WASHINGTON: Fresh doubts surfaced Tuesday over President Donald Trump’s commitment to NATO, after he was reported to have discussed a desire to pull out of the trans-Atlantic military alliance.
Last year, Trump repeatedly told senior officials that he did not see the point of NATO — the historic alliance that forms the backbone of the West’s post-World War II security order — and that he wanted to withdraw, The New York Times reported.
He has often blasted members of the 29-nation partnership for not paying more into their national defense budgets.
Before taking office, Trump called NATO “obsolete” and soon after a tumultuous summit in July, he questioned whether the US would honor the alliance’s founding principle of mutual defense for newest member Montenegro.
Eric Pahon, a Pentagon spokesman, said the US remains “100 percent” committed to NATO.

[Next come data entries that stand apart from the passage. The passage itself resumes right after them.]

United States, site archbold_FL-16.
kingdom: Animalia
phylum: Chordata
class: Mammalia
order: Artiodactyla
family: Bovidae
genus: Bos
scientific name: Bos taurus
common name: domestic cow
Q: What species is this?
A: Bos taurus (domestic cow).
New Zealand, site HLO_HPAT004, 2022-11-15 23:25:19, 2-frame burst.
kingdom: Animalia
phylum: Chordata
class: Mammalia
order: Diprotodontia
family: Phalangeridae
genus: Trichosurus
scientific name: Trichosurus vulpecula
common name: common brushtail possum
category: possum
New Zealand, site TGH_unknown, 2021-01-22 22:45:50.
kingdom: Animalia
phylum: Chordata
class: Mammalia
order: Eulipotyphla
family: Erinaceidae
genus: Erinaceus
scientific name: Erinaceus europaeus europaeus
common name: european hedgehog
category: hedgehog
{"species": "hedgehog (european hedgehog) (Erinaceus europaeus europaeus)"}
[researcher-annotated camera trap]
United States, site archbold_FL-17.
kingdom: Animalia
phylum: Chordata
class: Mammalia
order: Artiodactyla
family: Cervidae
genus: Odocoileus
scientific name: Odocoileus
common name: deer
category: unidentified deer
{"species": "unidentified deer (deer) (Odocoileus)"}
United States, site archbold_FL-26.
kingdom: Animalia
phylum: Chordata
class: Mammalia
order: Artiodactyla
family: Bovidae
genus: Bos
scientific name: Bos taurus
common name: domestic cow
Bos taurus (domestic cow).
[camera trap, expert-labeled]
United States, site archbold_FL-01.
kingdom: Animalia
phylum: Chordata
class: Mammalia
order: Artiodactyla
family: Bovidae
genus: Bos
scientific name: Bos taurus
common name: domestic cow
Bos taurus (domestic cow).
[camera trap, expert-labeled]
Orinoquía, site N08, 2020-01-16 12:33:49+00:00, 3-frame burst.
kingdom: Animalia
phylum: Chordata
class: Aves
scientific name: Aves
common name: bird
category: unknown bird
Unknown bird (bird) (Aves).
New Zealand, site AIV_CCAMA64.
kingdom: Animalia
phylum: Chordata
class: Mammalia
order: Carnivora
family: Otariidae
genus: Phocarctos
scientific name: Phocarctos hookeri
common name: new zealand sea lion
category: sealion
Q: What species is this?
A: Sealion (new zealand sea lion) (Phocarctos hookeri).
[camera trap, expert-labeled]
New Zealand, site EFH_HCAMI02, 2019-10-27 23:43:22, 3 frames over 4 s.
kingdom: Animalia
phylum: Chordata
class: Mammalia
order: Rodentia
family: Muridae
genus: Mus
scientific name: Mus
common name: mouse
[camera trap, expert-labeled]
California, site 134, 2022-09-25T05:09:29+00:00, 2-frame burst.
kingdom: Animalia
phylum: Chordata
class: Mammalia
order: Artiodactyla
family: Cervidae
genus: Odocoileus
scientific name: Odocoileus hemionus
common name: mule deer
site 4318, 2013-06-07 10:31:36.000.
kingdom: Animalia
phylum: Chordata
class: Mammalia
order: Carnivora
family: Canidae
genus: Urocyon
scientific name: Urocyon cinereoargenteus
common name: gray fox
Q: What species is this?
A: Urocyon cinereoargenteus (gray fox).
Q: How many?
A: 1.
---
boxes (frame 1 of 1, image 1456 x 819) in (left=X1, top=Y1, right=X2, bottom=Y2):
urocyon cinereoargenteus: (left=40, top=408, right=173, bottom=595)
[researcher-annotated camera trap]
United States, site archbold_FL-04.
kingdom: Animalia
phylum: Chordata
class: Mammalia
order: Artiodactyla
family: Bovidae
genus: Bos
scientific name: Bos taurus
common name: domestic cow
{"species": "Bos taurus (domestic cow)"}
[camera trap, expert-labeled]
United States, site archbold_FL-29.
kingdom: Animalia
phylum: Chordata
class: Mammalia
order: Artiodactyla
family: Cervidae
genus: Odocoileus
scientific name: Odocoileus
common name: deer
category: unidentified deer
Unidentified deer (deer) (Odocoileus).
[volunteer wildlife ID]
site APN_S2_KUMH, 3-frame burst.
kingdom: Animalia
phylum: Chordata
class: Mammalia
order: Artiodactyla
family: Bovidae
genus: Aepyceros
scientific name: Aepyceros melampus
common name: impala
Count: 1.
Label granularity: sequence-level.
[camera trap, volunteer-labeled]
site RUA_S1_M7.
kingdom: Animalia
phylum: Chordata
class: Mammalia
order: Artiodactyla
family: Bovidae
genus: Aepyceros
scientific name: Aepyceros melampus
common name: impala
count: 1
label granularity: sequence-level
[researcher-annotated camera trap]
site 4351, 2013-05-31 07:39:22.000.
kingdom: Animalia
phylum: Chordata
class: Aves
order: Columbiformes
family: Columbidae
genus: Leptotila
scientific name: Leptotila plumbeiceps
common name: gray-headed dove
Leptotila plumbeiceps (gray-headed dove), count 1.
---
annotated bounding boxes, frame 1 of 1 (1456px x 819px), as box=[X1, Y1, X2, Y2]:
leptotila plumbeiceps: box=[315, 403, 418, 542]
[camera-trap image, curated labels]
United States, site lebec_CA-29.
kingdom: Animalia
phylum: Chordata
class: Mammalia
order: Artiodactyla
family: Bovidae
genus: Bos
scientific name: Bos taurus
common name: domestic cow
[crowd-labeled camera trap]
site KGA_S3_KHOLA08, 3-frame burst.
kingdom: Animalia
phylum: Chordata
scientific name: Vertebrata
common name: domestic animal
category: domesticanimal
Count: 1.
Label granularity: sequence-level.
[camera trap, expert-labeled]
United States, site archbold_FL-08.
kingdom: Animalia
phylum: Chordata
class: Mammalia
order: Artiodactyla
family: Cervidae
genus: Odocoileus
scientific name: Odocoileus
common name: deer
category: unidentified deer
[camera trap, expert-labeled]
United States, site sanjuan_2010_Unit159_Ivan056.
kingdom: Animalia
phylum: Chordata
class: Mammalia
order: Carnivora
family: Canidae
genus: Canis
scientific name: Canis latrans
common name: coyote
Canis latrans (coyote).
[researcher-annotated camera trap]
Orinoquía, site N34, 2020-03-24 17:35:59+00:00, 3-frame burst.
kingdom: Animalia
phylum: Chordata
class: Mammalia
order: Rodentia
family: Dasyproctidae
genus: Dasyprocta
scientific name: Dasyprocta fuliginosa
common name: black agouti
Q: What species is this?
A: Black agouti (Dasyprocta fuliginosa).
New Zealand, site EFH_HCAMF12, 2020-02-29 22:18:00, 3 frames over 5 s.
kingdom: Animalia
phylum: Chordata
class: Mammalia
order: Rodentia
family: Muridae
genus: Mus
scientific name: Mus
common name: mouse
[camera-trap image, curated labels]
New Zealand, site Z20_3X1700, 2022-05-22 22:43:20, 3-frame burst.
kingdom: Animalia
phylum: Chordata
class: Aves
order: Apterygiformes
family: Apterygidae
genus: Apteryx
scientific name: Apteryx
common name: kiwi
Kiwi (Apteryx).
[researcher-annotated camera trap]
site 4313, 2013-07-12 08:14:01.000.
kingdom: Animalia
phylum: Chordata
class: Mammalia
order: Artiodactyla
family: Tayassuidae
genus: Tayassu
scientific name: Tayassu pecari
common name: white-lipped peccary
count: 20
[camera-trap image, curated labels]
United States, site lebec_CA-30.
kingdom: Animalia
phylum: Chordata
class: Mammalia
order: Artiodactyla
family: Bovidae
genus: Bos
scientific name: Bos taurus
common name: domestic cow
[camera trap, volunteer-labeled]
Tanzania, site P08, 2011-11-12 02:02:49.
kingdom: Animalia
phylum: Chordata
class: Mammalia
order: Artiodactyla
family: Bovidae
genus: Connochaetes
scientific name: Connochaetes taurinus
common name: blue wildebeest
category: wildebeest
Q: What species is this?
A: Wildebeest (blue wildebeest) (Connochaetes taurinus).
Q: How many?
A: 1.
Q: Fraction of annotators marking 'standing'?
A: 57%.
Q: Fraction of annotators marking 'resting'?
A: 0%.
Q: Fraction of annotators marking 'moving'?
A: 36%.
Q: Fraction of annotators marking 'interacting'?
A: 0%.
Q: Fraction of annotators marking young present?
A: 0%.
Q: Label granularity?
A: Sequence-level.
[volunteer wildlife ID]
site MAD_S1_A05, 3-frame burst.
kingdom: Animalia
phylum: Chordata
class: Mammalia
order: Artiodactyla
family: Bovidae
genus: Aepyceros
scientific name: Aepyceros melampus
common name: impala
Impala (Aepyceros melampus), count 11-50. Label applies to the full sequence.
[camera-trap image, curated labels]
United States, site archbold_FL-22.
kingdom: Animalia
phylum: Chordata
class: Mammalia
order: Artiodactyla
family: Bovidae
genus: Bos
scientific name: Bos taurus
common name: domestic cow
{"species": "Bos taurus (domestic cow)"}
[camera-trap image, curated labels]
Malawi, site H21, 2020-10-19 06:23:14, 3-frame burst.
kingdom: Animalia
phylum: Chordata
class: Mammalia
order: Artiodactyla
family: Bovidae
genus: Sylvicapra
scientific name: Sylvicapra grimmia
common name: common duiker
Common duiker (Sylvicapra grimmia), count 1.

At the summit the president said the US “commitment to NATO is very strong” and “tremendous progress has been made” by allies and partners.
“That has not changed,” Pahon said in a statement.
“NATO remains the cornerstone of transatlantic security.”
In Brussels, a NATO official also highlighted Trump’s comments from the July summit.
“The United States is strongly committed to NATO and to transatlantic security,” the official told AFP.
“The US has significantly boosted its commitment to the defense of Europe, including with increased troop commitments.”
Turning 70 this year, NATO has underpinned Western security in Europe for decades, first countering the Soviet Union and then Russian expansionism.
A US withdrawal from NATO would be a strategic gift of epic proportions to Russia, which is accused of meddling in the 2016 presidential elections to help Trump win.
Former defense secretary Jim Mattis was a staunch proponent of NATO and repeatedly visited its Brussels headquarters, where he sought to reassure allies about America’s commitment to the alliance.
But Mattis quit last month, and observers see a shrinking coterie of advisers around Trump willing to push back against him.
The US Congress, including Trump’s own Republican Party, would likely push back against any effort to withdraw from NATO.
The only country to have ever invoke Article 5, NATO’s collective defense principle, was America following the September 11, 2001 attacks.